* **Excerpted passage**
__________
Archive for the ‘Politics’ Category

Praise for OU in MK Tory MP’s maiden speech

Monday, June 21st, 2010
Iain Stewart MP

Iain Stewart MP for Milton Keynes South since May 6th 2010 gave his first speech in the Commons on 17th June. (more…)

Life within the audit culture

Monday, June 7th, 2010


Paulo Freire, in Pedagogy of the Oppressed (1972) proposed that

Education either functions as an instrument which is used to facilitate the integration of generations into the logic of the present system and bring about conformity to it, or it becomes ‘the practice of freedom’, the means by which men and women deal critically and creatively with reality and discover how to participate in the transformation of their world.

The OU: a single inflexible menhir?

Can that dichotomy help us understand developments within the OU in the 1980s and 1990s?

In the 1980s the shift away from the idea that academics could describe their own order of existence was noted by OU sociologist Professor Stuart Hall. Writing about the OU in the ‘New Statesman and Society’, 26 November 1993, Hall noted how people describe themselves and their work has been influenced by the audit culture.
__________
Records:
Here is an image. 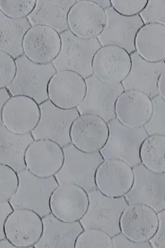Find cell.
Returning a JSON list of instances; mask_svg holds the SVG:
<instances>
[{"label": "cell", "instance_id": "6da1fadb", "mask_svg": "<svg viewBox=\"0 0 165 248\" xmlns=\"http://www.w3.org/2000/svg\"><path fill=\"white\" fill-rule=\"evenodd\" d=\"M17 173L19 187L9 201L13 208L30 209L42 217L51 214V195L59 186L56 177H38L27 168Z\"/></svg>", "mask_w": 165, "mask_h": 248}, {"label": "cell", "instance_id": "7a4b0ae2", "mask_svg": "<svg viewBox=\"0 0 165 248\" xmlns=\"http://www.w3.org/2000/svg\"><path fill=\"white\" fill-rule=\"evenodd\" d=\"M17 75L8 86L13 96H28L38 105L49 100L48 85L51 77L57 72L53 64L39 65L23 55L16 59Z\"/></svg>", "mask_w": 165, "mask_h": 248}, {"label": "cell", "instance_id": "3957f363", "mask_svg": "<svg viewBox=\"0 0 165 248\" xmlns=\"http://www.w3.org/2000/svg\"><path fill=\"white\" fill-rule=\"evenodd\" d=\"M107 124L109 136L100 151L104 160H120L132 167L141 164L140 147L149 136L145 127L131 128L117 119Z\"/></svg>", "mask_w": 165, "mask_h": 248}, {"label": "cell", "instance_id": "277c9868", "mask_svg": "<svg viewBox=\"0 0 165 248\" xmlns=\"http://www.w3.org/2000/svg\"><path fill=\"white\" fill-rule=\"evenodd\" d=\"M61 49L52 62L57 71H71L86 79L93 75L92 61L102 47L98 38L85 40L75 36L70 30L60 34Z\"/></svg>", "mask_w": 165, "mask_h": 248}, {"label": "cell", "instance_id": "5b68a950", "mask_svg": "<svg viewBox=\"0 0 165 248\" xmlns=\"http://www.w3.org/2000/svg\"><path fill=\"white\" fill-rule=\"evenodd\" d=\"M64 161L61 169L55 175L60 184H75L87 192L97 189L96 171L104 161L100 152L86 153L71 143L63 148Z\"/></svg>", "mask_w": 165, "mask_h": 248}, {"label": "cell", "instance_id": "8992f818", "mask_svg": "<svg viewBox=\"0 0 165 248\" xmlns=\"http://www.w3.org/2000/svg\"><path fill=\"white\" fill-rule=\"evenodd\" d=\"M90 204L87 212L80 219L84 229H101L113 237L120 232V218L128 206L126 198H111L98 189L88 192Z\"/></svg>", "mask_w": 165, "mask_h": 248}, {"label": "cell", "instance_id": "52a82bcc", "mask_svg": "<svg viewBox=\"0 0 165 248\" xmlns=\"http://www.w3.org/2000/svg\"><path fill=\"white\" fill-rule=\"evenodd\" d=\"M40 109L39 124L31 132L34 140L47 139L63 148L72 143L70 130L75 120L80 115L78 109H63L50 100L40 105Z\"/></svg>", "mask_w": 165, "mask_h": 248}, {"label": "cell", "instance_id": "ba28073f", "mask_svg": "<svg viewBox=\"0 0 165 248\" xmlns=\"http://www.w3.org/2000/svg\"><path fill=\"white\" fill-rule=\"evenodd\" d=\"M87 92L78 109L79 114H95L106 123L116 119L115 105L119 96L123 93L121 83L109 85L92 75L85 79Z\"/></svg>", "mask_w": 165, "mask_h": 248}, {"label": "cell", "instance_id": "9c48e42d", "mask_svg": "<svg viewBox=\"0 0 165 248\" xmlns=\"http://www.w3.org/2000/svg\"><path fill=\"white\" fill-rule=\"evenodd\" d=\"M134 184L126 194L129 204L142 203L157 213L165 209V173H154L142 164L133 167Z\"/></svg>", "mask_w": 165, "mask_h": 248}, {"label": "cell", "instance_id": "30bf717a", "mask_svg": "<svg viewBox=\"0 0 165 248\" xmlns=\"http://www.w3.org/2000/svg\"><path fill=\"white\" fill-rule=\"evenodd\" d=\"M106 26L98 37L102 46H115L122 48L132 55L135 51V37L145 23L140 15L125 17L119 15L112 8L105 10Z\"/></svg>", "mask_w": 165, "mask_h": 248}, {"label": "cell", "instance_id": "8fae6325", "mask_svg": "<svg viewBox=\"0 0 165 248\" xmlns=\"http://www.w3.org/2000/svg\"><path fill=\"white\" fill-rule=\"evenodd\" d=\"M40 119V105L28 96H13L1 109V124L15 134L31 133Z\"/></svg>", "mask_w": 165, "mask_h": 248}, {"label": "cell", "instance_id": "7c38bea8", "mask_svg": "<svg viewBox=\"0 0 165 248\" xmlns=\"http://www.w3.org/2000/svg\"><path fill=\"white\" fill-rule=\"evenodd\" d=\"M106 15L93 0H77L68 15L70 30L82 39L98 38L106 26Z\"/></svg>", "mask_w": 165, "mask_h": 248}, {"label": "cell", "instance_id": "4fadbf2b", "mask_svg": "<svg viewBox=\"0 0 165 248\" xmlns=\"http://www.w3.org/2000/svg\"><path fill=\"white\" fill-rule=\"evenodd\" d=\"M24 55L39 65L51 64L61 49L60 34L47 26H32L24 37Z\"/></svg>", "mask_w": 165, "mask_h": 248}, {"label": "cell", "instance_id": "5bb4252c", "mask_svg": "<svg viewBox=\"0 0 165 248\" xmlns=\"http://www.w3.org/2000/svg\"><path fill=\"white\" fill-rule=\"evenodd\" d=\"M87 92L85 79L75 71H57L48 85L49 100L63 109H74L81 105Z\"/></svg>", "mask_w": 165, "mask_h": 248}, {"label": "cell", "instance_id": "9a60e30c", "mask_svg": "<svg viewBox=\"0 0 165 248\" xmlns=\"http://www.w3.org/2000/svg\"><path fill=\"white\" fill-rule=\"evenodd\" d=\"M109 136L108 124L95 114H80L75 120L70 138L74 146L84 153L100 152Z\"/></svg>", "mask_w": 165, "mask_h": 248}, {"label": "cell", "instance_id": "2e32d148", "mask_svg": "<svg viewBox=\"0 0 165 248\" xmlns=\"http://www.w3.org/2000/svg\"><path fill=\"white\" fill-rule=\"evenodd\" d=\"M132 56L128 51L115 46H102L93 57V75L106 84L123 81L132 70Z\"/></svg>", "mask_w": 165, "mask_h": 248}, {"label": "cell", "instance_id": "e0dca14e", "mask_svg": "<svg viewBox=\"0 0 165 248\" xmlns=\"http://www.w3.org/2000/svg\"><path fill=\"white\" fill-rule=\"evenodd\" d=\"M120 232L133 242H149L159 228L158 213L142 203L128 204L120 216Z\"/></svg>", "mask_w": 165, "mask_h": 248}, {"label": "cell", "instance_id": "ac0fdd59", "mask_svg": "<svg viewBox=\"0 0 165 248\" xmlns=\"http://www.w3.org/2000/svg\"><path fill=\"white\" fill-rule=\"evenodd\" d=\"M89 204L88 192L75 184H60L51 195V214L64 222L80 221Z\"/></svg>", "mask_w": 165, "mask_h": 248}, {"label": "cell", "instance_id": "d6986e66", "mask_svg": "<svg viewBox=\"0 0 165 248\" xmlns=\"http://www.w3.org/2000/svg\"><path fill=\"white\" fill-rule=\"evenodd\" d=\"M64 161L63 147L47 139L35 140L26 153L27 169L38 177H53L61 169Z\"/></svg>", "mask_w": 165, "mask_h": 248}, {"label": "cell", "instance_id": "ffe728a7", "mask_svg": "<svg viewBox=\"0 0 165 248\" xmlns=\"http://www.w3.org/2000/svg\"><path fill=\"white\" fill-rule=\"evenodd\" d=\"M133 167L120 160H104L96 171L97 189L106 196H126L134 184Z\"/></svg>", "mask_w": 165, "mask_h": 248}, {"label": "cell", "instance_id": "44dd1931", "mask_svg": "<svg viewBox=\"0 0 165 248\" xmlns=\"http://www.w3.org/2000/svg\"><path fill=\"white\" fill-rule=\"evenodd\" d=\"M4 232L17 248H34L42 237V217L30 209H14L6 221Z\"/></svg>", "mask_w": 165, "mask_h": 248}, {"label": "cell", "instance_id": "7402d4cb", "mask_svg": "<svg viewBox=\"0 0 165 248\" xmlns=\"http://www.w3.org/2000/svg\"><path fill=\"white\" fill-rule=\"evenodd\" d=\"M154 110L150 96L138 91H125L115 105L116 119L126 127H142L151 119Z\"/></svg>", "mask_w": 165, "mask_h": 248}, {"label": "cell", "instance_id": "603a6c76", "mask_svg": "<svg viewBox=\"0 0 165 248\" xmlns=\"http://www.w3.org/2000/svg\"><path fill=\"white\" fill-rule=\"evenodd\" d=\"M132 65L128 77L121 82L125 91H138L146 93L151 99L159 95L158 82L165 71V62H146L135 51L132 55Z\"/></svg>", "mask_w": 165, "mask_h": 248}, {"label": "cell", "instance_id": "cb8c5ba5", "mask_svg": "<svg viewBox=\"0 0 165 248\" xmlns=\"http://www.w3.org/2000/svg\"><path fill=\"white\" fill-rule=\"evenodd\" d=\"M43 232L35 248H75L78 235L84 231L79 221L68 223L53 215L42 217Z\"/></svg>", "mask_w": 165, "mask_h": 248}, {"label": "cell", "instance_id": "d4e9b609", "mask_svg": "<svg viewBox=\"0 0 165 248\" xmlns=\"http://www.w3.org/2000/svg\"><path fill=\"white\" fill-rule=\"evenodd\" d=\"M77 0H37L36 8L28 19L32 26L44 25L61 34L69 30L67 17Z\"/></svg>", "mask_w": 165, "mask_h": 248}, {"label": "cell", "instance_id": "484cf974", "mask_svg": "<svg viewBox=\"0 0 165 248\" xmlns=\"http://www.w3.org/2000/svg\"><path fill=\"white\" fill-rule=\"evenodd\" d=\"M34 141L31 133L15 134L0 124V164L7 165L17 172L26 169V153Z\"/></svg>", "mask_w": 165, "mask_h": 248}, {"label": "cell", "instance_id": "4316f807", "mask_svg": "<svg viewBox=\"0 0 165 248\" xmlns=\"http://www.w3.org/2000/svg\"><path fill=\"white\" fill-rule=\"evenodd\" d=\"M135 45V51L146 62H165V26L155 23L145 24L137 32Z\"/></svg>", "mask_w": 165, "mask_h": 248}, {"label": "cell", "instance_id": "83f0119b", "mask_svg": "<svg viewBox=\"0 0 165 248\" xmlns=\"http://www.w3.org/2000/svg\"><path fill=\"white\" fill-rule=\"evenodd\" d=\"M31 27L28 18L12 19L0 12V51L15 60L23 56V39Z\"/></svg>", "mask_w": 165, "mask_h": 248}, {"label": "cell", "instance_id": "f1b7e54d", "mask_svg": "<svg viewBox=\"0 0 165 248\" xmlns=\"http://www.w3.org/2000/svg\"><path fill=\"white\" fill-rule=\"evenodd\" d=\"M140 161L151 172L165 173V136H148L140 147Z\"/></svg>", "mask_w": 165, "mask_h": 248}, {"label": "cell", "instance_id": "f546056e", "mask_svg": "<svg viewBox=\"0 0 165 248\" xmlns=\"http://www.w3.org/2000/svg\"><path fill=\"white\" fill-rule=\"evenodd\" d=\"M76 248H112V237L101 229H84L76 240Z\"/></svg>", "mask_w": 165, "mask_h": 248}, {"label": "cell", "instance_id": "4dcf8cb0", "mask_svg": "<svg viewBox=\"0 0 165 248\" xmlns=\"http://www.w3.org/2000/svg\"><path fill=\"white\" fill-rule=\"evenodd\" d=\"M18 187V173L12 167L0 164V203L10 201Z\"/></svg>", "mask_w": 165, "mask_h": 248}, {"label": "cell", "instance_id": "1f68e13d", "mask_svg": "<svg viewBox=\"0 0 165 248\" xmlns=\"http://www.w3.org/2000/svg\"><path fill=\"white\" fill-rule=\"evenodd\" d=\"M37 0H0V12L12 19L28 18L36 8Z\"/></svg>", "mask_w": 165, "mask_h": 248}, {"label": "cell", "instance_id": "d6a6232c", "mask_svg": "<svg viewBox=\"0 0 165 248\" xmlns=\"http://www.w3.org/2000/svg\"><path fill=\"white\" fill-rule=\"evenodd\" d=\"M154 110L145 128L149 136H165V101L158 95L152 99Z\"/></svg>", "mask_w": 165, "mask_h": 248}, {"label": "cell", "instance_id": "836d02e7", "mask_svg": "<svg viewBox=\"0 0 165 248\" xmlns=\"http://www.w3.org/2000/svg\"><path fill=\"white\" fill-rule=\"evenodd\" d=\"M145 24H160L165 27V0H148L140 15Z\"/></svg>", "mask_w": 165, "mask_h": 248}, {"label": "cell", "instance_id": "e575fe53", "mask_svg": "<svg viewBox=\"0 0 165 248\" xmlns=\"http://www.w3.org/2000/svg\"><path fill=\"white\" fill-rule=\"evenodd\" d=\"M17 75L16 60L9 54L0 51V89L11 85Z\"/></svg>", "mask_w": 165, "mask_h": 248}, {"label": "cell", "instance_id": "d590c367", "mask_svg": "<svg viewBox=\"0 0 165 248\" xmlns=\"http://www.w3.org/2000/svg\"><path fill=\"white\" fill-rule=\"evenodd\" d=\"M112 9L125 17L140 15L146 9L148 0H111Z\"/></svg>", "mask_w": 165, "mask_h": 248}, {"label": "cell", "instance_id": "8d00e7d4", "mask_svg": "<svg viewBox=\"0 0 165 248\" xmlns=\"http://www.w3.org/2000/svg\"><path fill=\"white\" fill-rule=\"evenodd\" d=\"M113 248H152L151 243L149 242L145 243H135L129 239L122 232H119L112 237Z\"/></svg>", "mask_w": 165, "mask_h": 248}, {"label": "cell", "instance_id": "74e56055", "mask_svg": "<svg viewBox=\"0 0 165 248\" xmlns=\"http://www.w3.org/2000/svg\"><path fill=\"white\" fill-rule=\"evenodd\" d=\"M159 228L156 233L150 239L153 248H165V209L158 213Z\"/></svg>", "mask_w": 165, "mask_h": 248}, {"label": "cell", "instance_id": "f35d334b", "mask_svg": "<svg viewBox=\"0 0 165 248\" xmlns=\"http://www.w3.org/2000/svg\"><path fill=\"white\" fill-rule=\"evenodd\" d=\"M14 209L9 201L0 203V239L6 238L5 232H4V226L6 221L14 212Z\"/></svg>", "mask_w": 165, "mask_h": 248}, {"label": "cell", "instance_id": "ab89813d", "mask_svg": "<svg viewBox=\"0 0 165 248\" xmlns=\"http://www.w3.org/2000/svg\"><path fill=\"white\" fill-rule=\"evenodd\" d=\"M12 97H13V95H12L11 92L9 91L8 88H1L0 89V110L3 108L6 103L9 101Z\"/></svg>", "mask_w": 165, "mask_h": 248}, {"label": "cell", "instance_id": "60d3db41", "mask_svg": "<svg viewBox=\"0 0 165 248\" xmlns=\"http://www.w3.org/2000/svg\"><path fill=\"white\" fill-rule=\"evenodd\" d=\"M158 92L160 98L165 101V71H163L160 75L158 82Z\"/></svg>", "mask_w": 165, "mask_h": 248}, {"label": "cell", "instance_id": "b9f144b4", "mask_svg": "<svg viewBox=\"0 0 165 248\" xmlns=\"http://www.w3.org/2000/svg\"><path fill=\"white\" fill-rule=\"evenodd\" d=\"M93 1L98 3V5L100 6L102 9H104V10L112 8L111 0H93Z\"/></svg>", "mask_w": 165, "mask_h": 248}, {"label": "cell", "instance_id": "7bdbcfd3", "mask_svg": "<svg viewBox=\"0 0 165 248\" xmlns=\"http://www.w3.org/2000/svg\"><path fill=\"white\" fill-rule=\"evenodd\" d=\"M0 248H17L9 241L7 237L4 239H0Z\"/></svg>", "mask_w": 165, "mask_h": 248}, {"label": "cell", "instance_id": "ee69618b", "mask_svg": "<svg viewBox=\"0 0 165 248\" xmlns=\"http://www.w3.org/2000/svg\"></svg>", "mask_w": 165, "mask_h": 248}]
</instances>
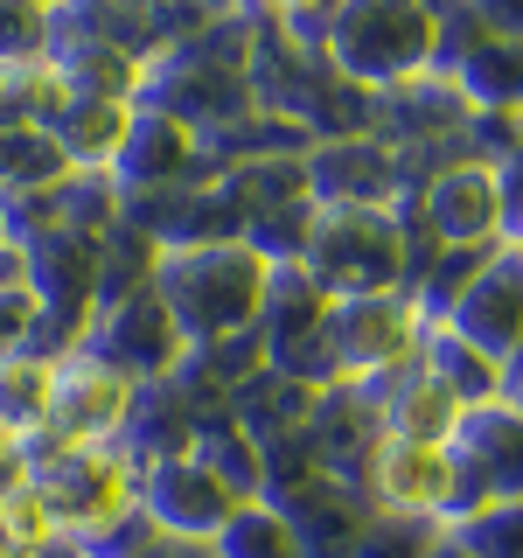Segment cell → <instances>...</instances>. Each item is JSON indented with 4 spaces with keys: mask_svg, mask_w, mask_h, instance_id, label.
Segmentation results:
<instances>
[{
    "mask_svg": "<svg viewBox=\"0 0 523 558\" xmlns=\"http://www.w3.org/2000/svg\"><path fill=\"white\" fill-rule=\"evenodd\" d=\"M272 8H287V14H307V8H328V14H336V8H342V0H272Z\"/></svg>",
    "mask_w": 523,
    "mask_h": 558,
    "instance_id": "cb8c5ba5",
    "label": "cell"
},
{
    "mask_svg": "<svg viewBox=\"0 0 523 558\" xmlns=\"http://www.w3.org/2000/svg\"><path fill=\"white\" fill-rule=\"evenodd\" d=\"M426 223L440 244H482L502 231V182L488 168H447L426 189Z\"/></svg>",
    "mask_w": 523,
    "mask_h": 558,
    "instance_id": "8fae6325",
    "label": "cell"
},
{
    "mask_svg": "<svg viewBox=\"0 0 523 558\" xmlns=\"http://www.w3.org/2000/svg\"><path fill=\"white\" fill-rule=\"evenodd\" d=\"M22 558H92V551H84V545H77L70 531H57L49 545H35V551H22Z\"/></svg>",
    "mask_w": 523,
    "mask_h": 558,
__________
* **Exercise set**
[1] Please reproduce the stretch of the archive page from "Life within the" through "1980s and 1990s?" word for word.
[2] Using the archive page, answer these questions:
(a) On what date did Iain Stewart give his first speech in the Commons?
(b) What year is given for Paulo Freire's Pedagogy of the Oppressed?
(c) In which publication did Stuart Hall write about the OU on 26 November 1993?

* **Answers to the exercises**
[1]
Life within the audit culture

Monday, June 7th, 2010


Paulo Freire, in Pedagogy of the Oppressed (1972) proposed that

Education either functions as an instrument which is used to facilitate the integration of generations into the logic of the present system and bring about conformity to it, or it becomes ‘the practice of freedom’, the means by which men and women deal critically and creatively with reality and discover how to participate in the transformation of their world.

The OU: a single inflexible menhir?

Can that dichotomy help us understand developments within the OU in the 1980s and 1990s?

[2]
(a) 17th June (2010)
(b) 1972
(c) The ‘New Statesman and Society’